Wednesday, Oct 22, 2008
Dr. Michele Wilson Kamens won the Small Special Education Programs Caucus’ Nasim Dil Award at the Annual Conference of the Teacher Education Division of the Council for Exceptional Children in Dallas.
Many moviegoers recall the poignancy of seeing Anne Bancroft, in the role of Anne Sullivan, make a startling intellectual connection with Patty Duke as the blind and deaf Helen Keller in the 1962 feature film The Miracle Worker. Standing at an outdoor water pump while the cold liquid runs over young Helen’s hand, Sullivan traces the letters, “W-A-T-E-R,” into the girl’s open palm, sparking a breakthrough moment of comprehension for the teacher and student.
Dr. Michele Wilson Kamens recalls the scene not only for its emotional drama, but as a breakthrough moment in her own life. Kamens, a professor of Special Education at Rider University, knew at that instant that her own professional course was set.
“I thought, ‘I want to be that teacher,’” Kamens said. “I wanted to make that kind of difference in a child’s life.”
And while the reticent Kamens would much rather discuss the successes of the students she has mentored since coming to Rider University 11 years ago, she was in fact recognized for her own excellence in special education when she won the Small Special Education Programs Caucus’ Nasim Dil Award at the Annual Conference of the Teacher Education Division of the Council for Exceptional Children in Dallas during the first week of November. The prestigious national honor is given annually to an individual who has demonstrated exemplary service to the development and advancement of quality teacher education in the field of special education, as well as service to the Small Special Education Programs Caucus.
The Nasim Dil Award, named for the pioneering professor emeritus of Special Education and Early Childhood Special Education at the University of Nevada-Las Vegas, was presented to Kamens in recognition of her efforts to build the Special Education program at Rider.

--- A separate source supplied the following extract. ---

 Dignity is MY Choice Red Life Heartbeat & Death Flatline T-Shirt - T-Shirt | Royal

It’s the very task she says she was brought in to Lawrenceville to do.
“Coming here to start the program was the job of my dreams,” she said.
Inspired by The Miracle Worker, Kamens arrived as an undergraduate student at Rutgers University to pursue special education. Her experience there helped shape her approach to teaching and learning. “The laws had not yet changed, so their curriculum combined elementary and special education programs,” she explained. “So when I prepared to be a teacher, I simply looked at children as children. I started with an inclusive mindset about teaching children. They all have strengths and needs and it doesn’t matter what the label is.”

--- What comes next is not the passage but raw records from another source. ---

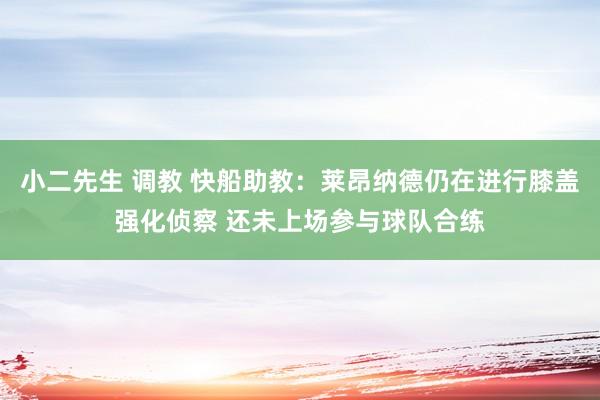 小二先生 调教 快船助教：莱昂纳德仍在进行膝盖强化侦察 还未上场参与球队合练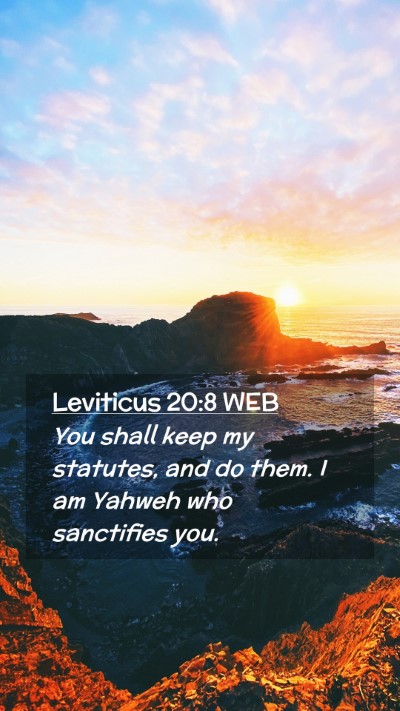 Picture 02 - Leviticus 20:8 WEB Mobile Phone Wallpaper - You shall keep my statutes, and do them. I am - Mobile Bible Verse Wallpaper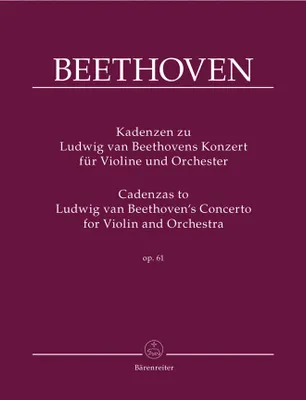 Kadenzen zu Ludwig van Beethovens Konzert für Violine und Orchester, op. 61; Cadenzas to Ludwig van Beethoven's Concerto for violin and orchestra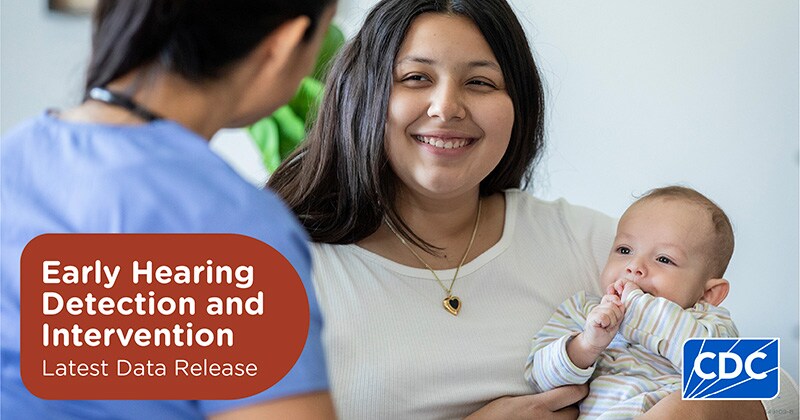 A mother holds her baby while talking with her baby's doctor. Text reads, "Early Hearing Detection and Intervention Latest Data Release"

That philosophy, whereby every student is indeed an individual, has remained with Kamens ever since. “There are lots of common characteristics, but there is no exact description of what makes a child unique,” she said. “For example, a student with severe cognitive disability still has his or her strengths. The key is to teach to those strengths and that is how you make a difference.”
Kamens taught at a number of grade levels in both general and special education after graduating from Rutgers, from elementary through high school. During her second year in front of the classroom, she returned to the New Brunswick campus, this time to the Graduate School of Education. There, she earned a master’s in Special Education, “to be a better teacher,” she said.
Not long afterward, though, Kamens and her husband started their family. After taking some time off to raise her first daughter, she returned once again to Rutgers, this time to work in a part-time capacity, supervising student teachers. “I loved it!” Kamens recalled. “I knew I had to get back to the classroom.”
Around that same time, Kamens’ husband’s job brought him to Pennsylvania, where she then began teaching at West Chester University. Over the next 14 years, Kamens taught on either a full- or part-time basis, depending on the needs of her growing family, while pursuing her doctorate in Curriculum, Instruction, Technology and Education at the Temple University Graduate School of Education.
“After I got my doctorate, I knew I wanted to look for a full-time, tenure track professorship,” said Kamens of the decision that would ultimately lead her to Rider. The University was searching for someone to build its nascent Special Education program, “so I was hired to do that,” she said.
Nationally, there is a shortage of special education teachers, a situation Kamens says makes her program at Rider a gateway to tremendous opportunity for students. “A lot of teachers are looking for opportunities, so ideally, they’ll learn more about special education,” she said. Her students at Rider are drawn to the field for a variety of reasons.
“A lot of them have family members or friends with disabilities, while some of them simply love children and want to make a difference in a child’s life,” Kamens explained. “Some of them want to be elementary school teachers, but want to have that special education knowledge, and once in a while, we even get students with disabilities themselves who can apply that perspective to their own educational experiences.”
The increasing need for special education teachers nationally, Kamens says, is due, in part, to a high burnout rate. “It’s very hard work,” she said, “And the role of special education teachers has also changed over the last few decades. Very often, they do not have their own classrooms in which to work. There are lots of variables.”
Still, Kamens says, the program does annually produce highly skilled and, just as importantly, highly dedicated special education teachers, and that is what fills her with the most pride and satisfaction. “After 11 years, I think my major accomplishment is and always has been the progress of my students,” she said. “Hearing about the ways they make a difference in the lives of children when they return to campus as graduate students or as teachers – that is the true reward.”